Passage shown:
%%
With the end of the one-child policy, six interest rate cuts and proposed plans for a Hong Kong-Shenzhen link, Chinese policy makers have been using all levers to spur growth. But is it enough to arrest the slowdown in the Chinese economy? Bloomberg TV India caught up with Frederic Neumann, Co-Head of Asia Economics and Managing Director at HSBC, to get a perspective on what these mean for economies like India.

Considering the series of steps taken by China to prevent a hard landing, do you think these can be termed as liberalisation or a sign of desperation?

We now think that China’s policymakers have switched to a more pro-growth stance. We are now seeing more ways of easing coming through.

You just had a reserve ratio requirement (RRR) and interest rate cut coming through. So we are seeing the first signs that China’s economy is starting to respond. Critically, home sales have started to pick up and consumer spending is still reasonably robust. The missing leg of the recovery is construction but that should start to respond as well.

So we are perhaps seeing the very beginning here of the stabilisation in China, at least for the time being.

China is one of the biggest contributors to the MSCI emerging markets index. What is the biggest risk that is coming from China to emerging markets right now?
%%
Action item: Write the next part of the interview on China's economy above, starting right after its last question.

Source material:
%%
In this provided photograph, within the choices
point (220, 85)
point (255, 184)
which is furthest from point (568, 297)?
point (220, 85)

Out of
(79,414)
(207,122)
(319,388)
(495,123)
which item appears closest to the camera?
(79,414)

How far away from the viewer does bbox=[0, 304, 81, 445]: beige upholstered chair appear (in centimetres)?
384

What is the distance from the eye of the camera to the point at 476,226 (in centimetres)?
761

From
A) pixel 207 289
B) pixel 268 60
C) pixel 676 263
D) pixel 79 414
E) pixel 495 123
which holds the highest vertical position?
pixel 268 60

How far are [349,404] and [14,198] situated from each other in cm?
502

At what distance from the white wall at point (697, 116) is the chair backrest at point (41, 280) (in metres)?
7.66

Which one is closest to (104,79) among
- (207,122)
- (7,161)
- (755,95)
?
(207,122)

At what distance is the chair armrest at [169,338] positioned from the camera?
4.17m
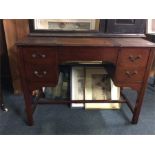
%%
Exercise output:
Well, paradoxically, it is still the US. It could be an upside surprise in the US economy rather than a downside surprise. We think one of the key risks here is that the US treasury yields start to rise sharply. That could lead to another Taper-Tantrum type scenario. And the emerging markets remain vulnerable to capital outflows. So if you see that the 10-year yields start to spike up that’s when you should get worried about Ems, at least in the short term. For the time being gradual Fed moves, a lukewarm US economy is almost the best EMs can hope for because that means the 10-year US rates will remain fairly steady for the time being.

How is India looking in the middle of all this — a bright spot or is the optimism really misplaced?

India is a bright spot. In this story, India is benefitting from the weakening global commodity prices. For example, low oil prices are a big boost to Indian consumers. And you are right that perfect decoupling doesn’t exist. Ultimately, India is still subject to global economic forces but it is less exposed than smaller emerging markets. India is a big internal economy that gives it some resilience. So yes, global turmoil does affect India like any other economy but relatively speaking India is still in a good spot. And we actually think that India would be the best performing fastest growing large emerging market in the world.

Has the pace of reforms been on track?

We would actually agree that realisation is setting in that Prime Minister Narendra Modi cannot pull miracles. The market got carried away with this idea that we will get big bang reforms.

But ultimately the political setup in India is such that the Upper House remains not under the control of the Modi administration and that slows down the pace of reforms.

The Bihar election is important but so will be the subsequent State elections in term of accelerating the reforms process. We think they are doing as much as they can under these very difficult political circumstances. Investors have to be a bit more patient.

Do you think RBI’s lack of aggression is a blessing for the economy?

We actually think it is good that the RBI hasn’t moved too aggressively in cutting rates because remember we are in a very precarious global environment.

If we cut too quickly that could lead to volatility and effect markets. Going a little bit slower assures more stable capital flows and stabilises the currency.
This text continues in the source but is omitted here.